— COMPITI DA SVOLGERE —
a. Rispondi in base alla recensione dello spettacolo «Nella pietra»:
(i) Chi porta in scena lo spettacolo?
(ii) Chi è l'autrice del testo?
(iii) Quale attrice recita in scena?
b. Elenca tutte le persone nominate nella recensione dello spettacolo «Nella pietra».
c. Continua la recensione dello spettacolo «Nella pietra» a partire dall'ultima frase.

***** BLOCCO DI TESTO

HomeVISIONIRecensioniChrista Wolf nelle mani di Frattaroli: il dolore nell'anima della pietra

Christa Wolf nelle mani di Frattaroli: il dolore nell’anima della pietra

Nella pietra è conficcato l’uomo, nella pietra l’anima si strugge di libertà e il corpo n’è carceriere: l’anima della pietra dibatte con la materia e il suo uso, si plasma la forma per mano del suo correttore di asperità, emerge di vitalità fuori dalla misura in cui è confinata. Enrico Frattaroli porta in scena Nella pietra di Christa Wolf, il testo della separazione tra corpo e anima parlante, della dualità tra coscienza e incoscienza, in cui l’uomo è sempre pari a sé stesso e nessuna delle due prevale, ma in cui risuona la voce di una donna sovrapposta all’immagine del suo corpo, in cui essa si muove: a testa in giù, immobilizzata, in scena una magnifica Anna Paola Vellaccio.

**********
***** RACCOLTA DATI

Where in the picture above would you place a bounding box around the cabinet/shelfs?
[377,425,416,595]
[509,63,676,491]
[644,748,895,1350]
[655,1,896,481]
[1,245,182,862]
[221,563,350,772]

**********

— RISPOSTE —
a.
(i) Enrico Frattaroli
(ii) Christa Wolf
(iii) Anna Paola Vellaccio

b. Christa Wolf, Enrico Frattaroli, Anna Paola Vellaccio

c.
Un velo separa la scena, velo nero e fondo verde (assente totale il bianco categorico) cade a piombo sulla donna distesa e pronta alla sala operatoria, di lei si vede la testa rivolta al soffitto, si ascoltano pensieri sul confine della coscienza, mentre perde pian piano aderenza alla terra e sembra consegnata a una dimensione fatta d’aria: il velo, l’anestesia; attorno è la liturgia dell’asportazione del dolore, che tuttavia non ne tira mai via il ricordo e il dolore accoglie l’intensità della reiterazione, la continuità del male. Nell’atmosfera di profonda eleganza e rigore, di asettica eppure calda anticamera, Frattaroli disegna un’ambientazione in grado – col velatino e le proiezioni su nero – di separare e coinvolgere assieme, dirigendo assolvenze e dissolvenze della luce con grande fluidità e costruendo un cono di luce come un taglio, la lama di una ghigliottina che divide la parte sana da quella malata.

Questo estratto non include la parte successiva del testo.